List of tasks ->
[a] According to the blog excerpt, what was the maximum penalty that could be imposed on Blankenship?
[b] In the blog excerpt, rewrite the paragraph beginning "Last week, Donald Trump caused quite a stir" more briefly, keeping its main facts.

Source extract ->
###
One year in jail, and a quarter of a million dollars for the deaths of twenty-nine employees? A poor black kid caught possessing pot faces much stiffer penalties... and it's important to note that this was the maximum penalty which could be imposed on Blankenship. This is yet another example of the Golden Rule as it exists in American legislation and jurisprudence... whoever has the gold makes the rules.

No word on whether or not Blankenship took out dead peasant insurance on his employees.

Tuesday, April 5, 2016

The War on Women Endangers Everyone

Last week, Donald Trump caused quite a stir when he stated that he would punish women who'd undergone an abortion. In saying this, he outraged a lot of the anti-choice right by giving the true nature of the game away. While Trump backpedaled, saying that women seeking abortions were 'victims' (thus putting forth the misogynist idea that women are not capable of moral authority and autonomy), the fact remains that anti-choice policies already punish women. For a very personal account of the difficulties involved in obtaining a legal medical procedure, please read Syrbal/Labrys' post... this is exactly the sort of gut-punch that 'fence-sitters' trying to find 'common ground' with misogynist authoritarians need.
###
Available data ->
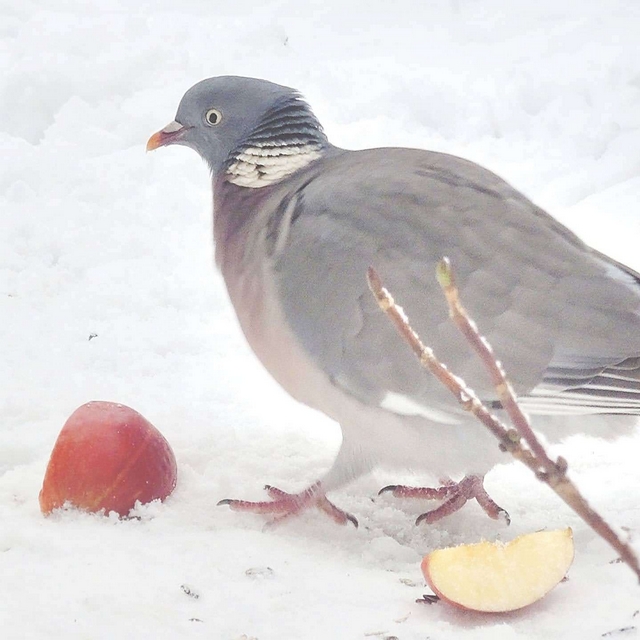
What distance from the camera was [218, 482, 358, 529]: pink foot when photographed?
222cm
###
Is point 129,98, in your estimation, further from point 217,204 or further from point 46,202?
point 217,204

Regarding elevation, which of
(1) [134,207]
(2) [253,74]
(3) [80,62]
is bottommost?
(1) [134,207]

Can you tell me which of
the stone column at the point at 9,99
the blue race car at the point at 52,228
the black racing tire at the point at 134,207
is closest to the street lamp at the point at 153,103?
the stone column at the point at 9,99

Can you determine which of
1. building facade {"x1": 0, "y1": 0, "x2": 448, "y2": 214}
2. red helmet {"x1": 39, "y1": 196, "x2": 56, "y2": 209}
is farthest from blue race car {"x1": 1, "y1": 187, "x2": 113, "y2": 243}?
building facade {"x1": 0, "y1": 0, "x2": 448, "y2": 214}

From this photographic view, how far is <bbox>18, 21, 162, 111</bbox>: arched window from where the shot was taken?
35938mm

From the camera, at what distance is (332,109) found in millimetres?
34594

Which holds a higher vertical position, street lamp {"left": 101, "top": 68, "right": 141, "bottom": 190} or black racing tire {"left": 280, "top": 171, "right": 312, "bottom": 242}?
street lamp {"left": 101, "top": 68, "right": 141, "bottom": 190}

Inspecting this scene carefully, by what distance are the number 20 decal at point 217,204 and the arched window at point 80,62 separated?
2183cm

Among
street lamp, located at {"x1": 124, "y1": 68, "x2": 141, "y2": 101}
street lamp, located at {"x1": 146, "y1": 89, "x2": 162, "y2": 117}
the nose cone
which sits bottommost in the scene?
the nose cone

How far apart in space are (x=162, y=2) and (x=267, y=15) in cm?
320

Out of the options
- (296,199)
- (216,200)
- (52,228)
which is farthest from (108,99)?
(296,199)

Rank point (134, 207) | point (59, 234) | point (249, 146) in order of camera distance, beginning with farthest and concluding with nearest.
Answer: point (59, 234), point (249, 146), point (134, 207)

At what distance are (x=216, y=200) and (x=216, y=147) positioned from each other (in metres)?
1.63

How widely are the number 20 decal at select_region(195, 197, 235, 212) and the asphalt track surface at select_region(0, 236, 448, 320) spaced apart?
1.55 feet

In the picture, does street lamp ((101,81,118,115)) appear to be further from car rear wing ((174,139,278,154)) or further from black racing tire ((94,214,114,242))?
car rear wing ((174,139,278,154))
###
Numbered answers ->
[a] One year in jail and a quarter of a million dollars.

[b] Last week Donald Trump said he would punish women who had undergone an abortion, outraging much of the anti-choice right by giving away the true nature of the game. He then backpedaled and called such women 'victims', which implies the misogynist idea that women lack moral authority and autonomy. Still, anti-choice policies already punish women. Syrbal/Labrys' post gives a very personal account of how hard it is to obtain a legal medical procedure. It is the kind of gut-punch that 'fence-sitters' seeking 'common ground' with misogynist authoritarians need.